**Do this:** According to the guide on scale transformations below, where do most of the points fall when a regular five-level grid samples the penalty on a linear scale?

**Selected extract:**

* Begin *

Transformations

Using scale transformations with quantitative parameters

This guide covers how to use transformations to improve grid coverage and parameter sampling for quantitative parameters that span multiple orders of magnitude.


Why Transformations Are Useful

Transformations change the scale on which parameter values are sampled, improving grid coverage and search efficiency.

The Problem: Linear Sampling Across Orders of Magnitude

Consider a penalty parameter that can range from 0.0000000001 to 1:

# WITHOUT transformation (linear scale)
penalty <- function(range = c(0.0000000001, 1)) {
  dials::new_quant_param(
    type = "double",
    range = range,
    inclusive = c(TRUE, TRUE),
    trans = NULL,  # No transformation
    label = c(penalty = "Penalty Amount")
  )
}

# Generate regular grid with 5 levels
grid <- dials::grid_regular(penalty(), levels = 5)
grid$penalty
#> [1] 0.0000000001  0.2500000000  0.5000000000  0.7500000000  1.0000000000

# Problem: Only one value explores small penalties!
# Most grid points are bunched near 1

The Solution: Log-Scale Sampling

With log transformation, equal steps in transformed space give uniform exploration:

# WITH transformation (log10 scale)
penalty <- function(range = c(-10, 0), trans = scales::transform_log10()) {
  dials::new_quant_param(
    type = "double",
    range = range,  # In log10 space: -10 to 0
    inclusive = c(TRUE, TRUE),
    trans = trans,
    label = c(penalty = "Penalty Amount")
  )
}

# Generate regular grid with 5 levels
grid <- dials::grid_regular(penalty(), levels = 5)
grid$penalty
#> [1] 1e-10  1e-07  1e-04  1e-01  1e+00
#> Equal spacing on log scale! Each step multiplies by 1000

# Benefit: Even exploration across all orders of magnitude

Key Benefits

  1. Uniform exploration: Equal spacing in transformed space ensures even coverage across scales
  2. Meaningful steps: For parameters like penalties, relative changes matter more than absolute changes
  3. Better grid coverage: Grid points distributed where they matter most
  4. Improved tuning: More efficient parameter space exploration

When to Use Transformations

Use transformations when:

  • Parameter spans multiple orders of magnitude
  • Relative changes are more meaningful than absolute changes
  • Equal steps in transformed space make scientific sense
  • Literature commonly discusses parameter on that scale

Common use cases:

  • Regularization parameters (penalties, costs)

* End *

[Records of spatial relationships]
* Begin *

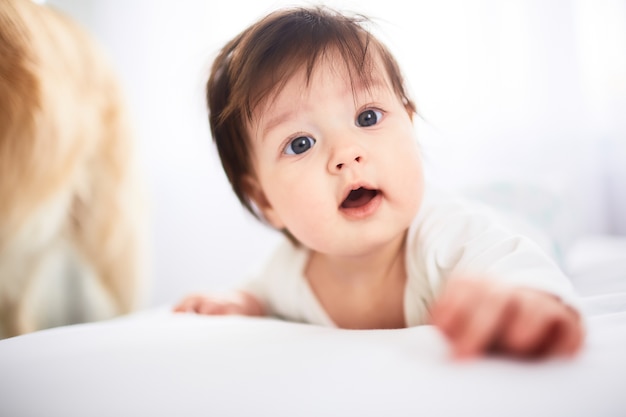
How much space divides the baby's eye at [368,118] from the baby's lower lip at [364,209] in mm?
106

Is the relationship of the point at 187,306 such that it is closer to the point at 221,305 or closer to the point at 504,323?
the point at 221,305

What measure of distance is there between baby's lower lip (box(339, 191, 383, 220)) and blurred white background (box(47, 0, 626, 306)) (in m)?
0.52

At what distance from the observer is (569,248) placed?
1.15 meters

* End *

**Task response:** Near 1.